Exercise details
Count the lines in the material below that contain the word "backpack", and reply with the number alone.

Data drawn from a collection
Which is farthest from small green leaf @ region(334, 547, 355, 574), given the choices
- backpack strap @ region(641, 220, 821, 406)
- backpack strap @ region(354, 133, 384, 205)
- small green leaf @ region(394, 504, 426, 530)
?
--
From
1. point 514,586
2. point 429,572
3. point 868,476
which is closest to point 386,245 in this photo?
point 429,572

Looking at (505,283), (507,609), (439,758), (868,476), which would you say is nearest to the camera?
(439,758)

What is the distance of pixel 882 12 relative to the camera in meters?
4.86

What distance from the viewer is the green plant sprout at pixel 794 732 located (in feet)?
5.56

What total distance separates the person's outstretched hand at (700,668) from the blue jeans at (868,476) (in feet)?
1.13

Exercise solution
2